ロ 本件有価証券報告書の虚偽記載について
 平成○年○月○日(以下「本件公表日」という。)に、報道機関により、本件有価証券報告書にはJ社の架空売上げの計上による経常利益の粉飾等重要な事項について虚偽記載がある旨の事実が、報道された。
ハ 請求人が保有していたJ社株式について
 請求人は、本件有価証券報告書の提出日の翌日から本件公表日の前日までの間にL証券を通じてJ社株式を取得し、本件公表日において、L証券に開設した租税特別措置法第37条の11の3第3項第1号に規定する特定口座(以下「本件特定口座」という。)に保管の委託等をしていたJ社株式(以下「本件J社株式」という。)の株数は、621,694株であった。
ニ 損害賠償請求訴訟の提起について
 請求人は、本件有価証券報告書の虚偽記載により本件J社株式及びJ社の子会社株式に関し損害を被ったとして、他の被害者ら(以下、請求人を含め「原告ら」という。)と共に、J社及び元同社役員等を被告(以下「被告ら」という。)として、本件J社株式及びJ社の子会社株式の取得に伴う損害額(取得価額から売却価額を控除した金額)、当該損害額の10%に相当する弁護士費用及び訴状送達の日の翌日から支払済みまでの遅延損害金の支払を求めて、M地方裁判所に損害賠償請求訴訟(同裁判所平成○年(○)第○号他。以下「本件訴訟」という。)を提起した。
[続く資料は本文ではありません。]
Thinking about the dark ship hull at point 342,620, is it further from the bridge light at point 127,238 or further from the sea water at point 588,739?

 なお、請求人の本件J社株式に係る請求額(以下「本件請求額」という。)は、別表2のとおりである。
ホ Nとの和解について
 平成19年12月12日に、原告らと被告らのうち元J社役員であったNとの間で、Nが原告らに和解金を支払い、原告らはNに対する訴えを取り下げる旨の裁判外の和解が成立し、両者間で同日付の「和解契約書」と題する書面(以下「本件N和解契約書」という。)が作成された。
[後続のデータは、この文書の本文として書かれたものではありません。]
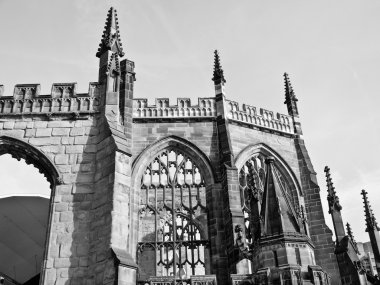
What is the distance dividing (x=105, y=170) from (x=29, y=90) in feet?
11.6

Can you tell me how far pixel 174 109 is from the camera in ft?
56.1

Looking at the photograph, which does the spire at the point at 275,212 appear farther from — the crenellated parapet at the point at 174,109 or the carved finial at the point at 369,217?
the carved finial at the point at 369,217

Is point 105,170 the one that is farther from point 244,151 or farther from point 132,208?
point 244,151

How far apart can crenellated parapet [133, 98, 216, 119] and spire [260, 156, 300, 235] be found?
820 centimetres

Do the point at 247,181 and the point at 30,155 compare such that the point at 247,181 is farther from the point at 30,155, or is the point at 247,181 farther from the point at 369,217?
the point at 30,155

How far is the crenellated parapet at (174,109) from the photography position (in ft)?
55.3

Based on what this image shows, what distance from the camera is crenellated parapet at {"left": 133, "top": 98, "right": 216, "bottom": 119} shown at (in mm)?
16844

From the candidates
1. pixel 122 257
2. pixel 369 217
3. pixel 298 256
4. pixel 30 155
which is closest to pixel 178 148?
pixel 30 155

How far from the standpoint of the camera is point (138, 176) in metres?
15.5

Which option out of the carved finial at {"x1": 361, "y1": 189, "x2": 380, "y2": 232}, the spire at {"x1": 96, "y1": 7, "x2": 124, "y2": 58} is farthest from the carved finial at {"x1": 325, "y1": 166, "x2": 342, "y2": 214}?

 なお、請求人とNとの和解金(以下「本件N和解金」という。)は、本件請求額及びJ社の子会社株式に係る請求額の合計額(○○○○円)の1%に相当する金額に15,000円を加えた○○○○円であった。
ヘ M地方裁判所判決について
 本件訴訟における原告らのJ社に対する請求は、証券取引法第21条の2に基づく損害賠償請求、J社代表取締役であった者の不法行為に係る会社法第350条に基づく損害賠償請求及びJ社自身の不法行為に基づく損害賠償請求であった。
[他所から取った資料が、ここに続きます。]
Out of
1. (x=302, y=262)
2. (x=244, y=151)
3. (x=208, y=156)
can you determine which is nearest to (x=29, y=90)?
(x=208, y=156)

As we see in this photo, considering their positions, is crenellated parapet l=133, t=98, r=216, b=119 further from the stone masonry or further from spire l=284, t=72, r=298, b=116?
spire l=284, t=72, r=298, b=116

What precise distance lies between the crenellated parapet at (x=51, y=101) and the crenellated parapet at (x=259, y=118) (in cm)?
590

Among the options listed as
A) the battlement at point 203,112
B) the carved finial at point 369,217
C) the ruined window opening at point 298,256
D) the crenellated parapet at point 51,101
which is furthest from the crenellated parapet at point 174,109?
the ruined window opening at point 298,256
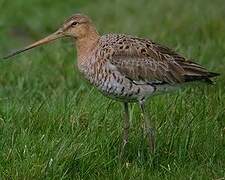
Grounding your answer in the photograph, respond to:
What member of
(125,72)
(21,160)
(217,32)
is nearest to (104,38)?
(125,72)

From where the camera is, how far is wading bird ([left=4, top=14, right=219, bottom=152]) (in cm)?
A: 638

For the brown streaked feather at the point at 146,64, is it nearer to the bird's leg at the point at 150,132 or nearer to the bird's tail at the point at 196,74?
the bird's tail at the point at 196,74

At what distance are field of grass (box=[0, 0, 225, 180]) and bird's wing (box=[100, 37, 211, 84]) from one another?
47cm

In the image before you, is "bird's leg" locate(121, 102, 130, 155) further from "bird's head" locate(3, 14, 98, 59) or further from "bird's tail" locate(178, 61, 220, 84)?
"bird's head" locate(3, 14, 98, 59)

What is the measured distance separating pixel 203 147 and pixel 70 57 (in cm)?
308

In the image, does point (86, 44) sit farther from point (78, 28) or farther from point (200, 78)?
point (200, 78)

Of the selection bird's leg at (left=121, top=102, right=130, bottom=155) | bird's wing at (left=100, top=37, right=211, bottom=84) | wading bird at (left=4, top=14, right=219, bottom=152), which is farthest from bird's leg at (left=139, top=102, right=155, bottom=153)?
bird's wing at (left=100, top=37, right=211, bottom=84)

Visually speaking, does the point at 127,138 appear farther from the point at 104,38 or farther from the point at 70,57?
the point at 70,57

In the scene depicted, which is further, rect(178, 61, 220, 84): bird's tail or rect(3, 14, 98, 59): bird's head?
rect(3, 14, 98, 59): bird's head

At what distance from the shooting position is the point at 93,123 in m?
6.82

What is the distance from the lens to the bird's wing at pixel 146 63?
21.2 feet

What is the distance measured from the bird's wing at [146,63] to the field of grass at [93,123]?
470mm

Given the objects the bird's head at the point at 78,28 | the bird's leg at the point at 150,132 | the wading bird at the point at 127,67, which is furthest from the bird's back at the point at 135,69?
the bird's leg at the point at 150,132

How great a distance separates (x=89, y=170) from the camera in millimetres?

 M地方裁判所は、平成○年○月○日の判決(以下「本件判決」という。)において、原告らのJ社に対する上記各請求について、まる1J社は、原告らに対し、証券取引法第21条の2第1項の規定に基づき本件有価証券報告書の虚偽記載により生じた損害を賠償する責任を負うとともに、同虚偽記載について会社法第350条の規定に基づき同社の代表取締役であった者と同一の不法行為責任を負うとし、まる2証券取引法第21条の2第1項の規定による損害額について、本件有価証券報告書の提出がなければJ社株式を購入することはなかったから当該株式の取得自体が損害であり取得価額から売却価額を控除した全額が損害額であるとの原告らの主張を排斥し、同条第2項の規定による1株当たりの推定損害額○○○○円のうち同条第5項の規定により本件有価証券報告書の虚偽記載以外の事情により生じた株価の値下りとして推定損害額の約3分の2に相当する○○○○円を控除した○○○○円を1株当たりの損害(J社が本件有価証券報告書に虚偽記載をしなかったと仮定した場合のJ社株式取得時の本来あるべき市場株価と現実の市場株価(取得株価)の差額(以下「取得時差額」という。))と認め、まる3J社の代表取締役であった者に対する不法行為による損害額についても、少なくとも取得時差額による損害の発生が認められ、損害の性質上その額を立証することが極めて困難であるとして、民事訴訟法第248条の規定に基づき、1株当たりの損害額を○○○○円と認めた上、まる4証券取引法第21条の2第1項の規定に基づく請求においては、弁護士費用に係る損害の賠償を求めることはできないから、原告らのJ社に対する請求は、結局、証券取引法第21条の2の規定に基づく請求を数量的に含むところの代表者の不法行為に係る会社法第350条に基づく責任で認容すべきであるとして、Nを除く被告らに対して、当該損害額、弁護士費用相当額及びその合計額に対する訴状送達の日の翌日から支払済みまで年5分の割合で算出した遅延損害金の支払を命じた。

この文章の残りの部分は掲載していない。